Speravo che questo energico trattamento m’avrebbe rinfrescato un po’ lo spirito; e credo che mi facesse bene, perché presto arrivai alla conclusione che il primo passo da fare fosse di tentare di far annullare il contratto stretto col signor Spenlow e di ricuperare la somma versatagli. Feci colazione nella brughiera, e, intento in questo mio primo sforzo di far fronte ai mutamenti avvenuti nelle nostre condizioni, ritornai a piedi al Doctor’s Commons, per strade ancora umide della guazza notturna, in mezzo al piacevole odore dei fiori estivi che s’aprivano nei giardini o di quelli che portavano i rivenditori in testa verso la città.
Arrivai allo studio così presto, dopo tutto, che ebbi il tempo di gironzare un’oretta intorno al Commons, prima che il vecchio Tiffey, il quale era sempre il primo ad arrivare, apparisse finalmente con la chiave. Allora andai a sedermi nel mio cantuccio, all’ombra, guardando i riflessi del sole sui vasi del caminetto di fronte, e pensando a Dora, finché non entrò il signor Spenlow tutto azzimato e arricciato.

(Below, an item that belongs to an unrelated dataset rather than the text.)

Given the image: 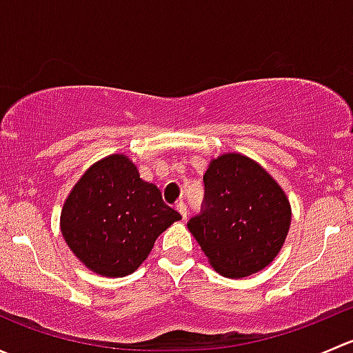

– Come state, Copperfield? – egli disse. – Che bella giornata!
– Bella giornata, sì, signore! – dissi. – Potrei dirvi una parola prima che andiate in Corte?
– Altro che! – egli disse. – Venite nella mia stanza.
Lo seguii nel suo gabinetto, dove cominciò col mettersi la toga, e darsi una lisciatina innanzi a un piccolo specchio sospeso dietro lo sportello d’un armadio.
– Mi rincresce di dirvi – cominciai – che ho ricevuto delle brutte notizie da mia zia.